▶ [本文抜粋]:
C62が牽引するということで、大いに注目された 「ゆうづる」 ですが、実際に平-仙台間の運転時間は、上下とも深夜から早朝にかけてで、カメラやフィルムの技術が進歩しているとはいえ、夜が明けるか明けないかの時間帯に撮影するのは至難の業で、走行写真を撮るには夏至から9月にかけての数ヶ月しか無く、さらに列車通過時間帯と日の出の時間帯が一致するとは限りませんので、まさにワンチャンスという言葉がピタリとハマる列車だったといって良いでしょう。
 
しかし、その栄華は長くは続かず、昭和42年8月には常磐線最後の非電化区間である草野-岩沼間の電化が完成し、同年9月限りでC62は 「ゆうづる」 牽引から撤退し、電気機関車 (多分、ED75だと思いますが) にバトンタッチしました。こうして、 C62最後の晴れ舞台は呉線の 「安芸」 と函館本線の 「ていね」 「ニセコ」 となりまして、空前のSLブームを呼び起こすようになるのです。

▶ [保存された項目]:
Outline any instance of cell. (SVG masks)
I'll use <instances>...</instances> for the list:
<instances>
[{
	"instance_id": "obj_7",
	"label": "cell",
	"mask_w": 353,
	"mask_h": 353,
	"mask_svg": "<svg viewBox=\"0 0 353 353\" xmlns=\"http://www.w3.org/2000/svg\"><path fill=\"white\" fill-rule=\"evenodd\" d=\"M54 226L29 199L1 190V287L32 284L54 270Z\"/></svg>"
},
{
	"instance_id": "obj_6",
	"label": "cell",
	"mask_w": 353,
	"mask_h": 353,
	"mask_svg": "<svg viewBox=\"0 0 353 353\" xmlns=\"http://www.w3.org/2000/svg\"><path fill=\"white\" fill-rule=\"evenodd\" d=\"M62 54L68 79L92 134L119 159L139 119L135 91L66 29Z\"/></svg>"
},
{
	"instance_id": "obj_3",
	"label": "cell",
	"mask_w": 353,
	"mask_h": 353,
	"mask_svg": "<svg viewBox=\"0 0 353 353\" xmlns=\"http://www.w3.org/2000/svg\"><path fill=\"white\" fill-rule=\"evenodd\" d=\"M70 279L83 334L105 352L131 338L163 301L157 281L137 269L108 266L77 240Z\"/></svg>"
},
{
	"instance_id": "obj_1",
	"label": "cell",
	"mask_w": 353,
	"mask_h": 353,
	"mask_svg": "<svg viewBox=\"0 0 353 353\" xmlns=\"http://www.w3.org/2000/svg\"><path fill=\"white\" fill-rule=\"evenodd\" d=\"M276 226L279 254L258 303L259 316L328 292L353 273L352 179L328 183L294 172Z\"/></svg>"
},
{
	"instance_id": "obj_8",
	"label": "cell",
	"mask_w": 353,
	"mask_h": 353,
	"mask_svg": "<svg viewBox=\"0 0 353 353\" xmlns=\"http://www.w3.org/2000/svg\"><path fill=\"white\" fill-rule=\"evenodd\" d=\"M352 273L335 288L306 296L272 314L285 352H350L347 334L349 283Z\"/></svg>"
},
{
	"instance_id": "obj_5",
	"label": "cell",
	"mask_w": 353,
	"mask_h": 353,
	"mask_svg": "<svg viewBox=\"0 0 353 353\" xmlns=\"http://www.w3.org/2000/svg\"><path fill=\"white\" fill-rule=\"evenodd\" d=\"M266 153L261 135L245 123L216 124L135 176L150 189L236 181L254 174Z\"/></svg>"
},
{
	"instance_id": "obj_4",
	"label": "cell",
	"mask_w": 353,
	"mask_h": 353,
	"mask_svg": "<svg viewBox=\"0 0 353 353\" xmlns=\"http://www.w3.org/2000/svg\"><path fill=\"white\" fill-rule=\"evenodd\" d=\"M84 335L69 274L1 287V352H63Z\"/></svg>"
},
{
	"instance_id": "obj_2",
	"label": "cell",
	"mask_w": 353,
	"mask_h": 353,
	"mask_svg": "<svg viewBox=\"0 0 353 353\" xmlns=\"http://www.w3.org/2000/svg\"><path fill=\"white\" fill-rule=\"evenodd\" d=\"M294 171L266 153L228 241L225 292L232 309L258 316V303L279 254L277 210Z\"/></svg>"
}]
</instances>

▶ [読解の応用]:
**1.** C62と「ゆうづる」についての本文を読み、次の(a)〜(c)がそれぞれ本文の内容と合っているかを「はい」か「いいえ」で答えなさい。判断の根拠となる本文の語句もそのまま引用すること。
(a) 「ゆうづる」の平-仙台間の運転時間は、上下とも深夜から早朝にかけてだった。
(b) C62は昭和42年9月より後も「ゆうづる」の牽引を続けた。
(c) 「ゆうづる」の走行写真を撮れる時期は、夏至から9月にかけての数ヶ月しかなかった。
**2.** C62と「ゆうづる」についての本文を、最後の文の後から書き継ぎなさい。

▶ [解答]:
**1.**
(a) はい。「上下とも深夜から早朝にかけて」
(b) いいえ。『同年9月限りでC62は 「ゆうづる」 牽引から撤退し』
(c) はい。「夏至から9月にかけての数ヶ月しか無く」

**2.**
 
「ゆうづる」 を牽引したC62は平機関区が受け持っており、画像の23号機の他に、10、22、24、37、38、39、45、46、47、48、49の12両が在籍していました。関係者の証言によると、調子が良かったのが23号機で、逆に調子が悪かったのが10号機だったそうです。 「ゆうづる」 の牽引撤退後、状態が思わしくなかった10、22、24、38、39、45号機が廃車、逆に状態が良かった23、37、46、47、48号機が糸崎機関区へ転属となっています。C62のラストナンバーである49号機は平機関区に残って越年となりますが、翌年6月に廃車となり、これをもって東北地区からC62は消えました。
 
我々の世代にしても 「お伽話」 でしかない、現役時代のC62。その勇姿というのは、雑誌やビデオ等の媒体でしか見ることは出来ませんが、もし、その場に居たとしたら、きっと震えが止まらないんでしょうね、きっと・・・。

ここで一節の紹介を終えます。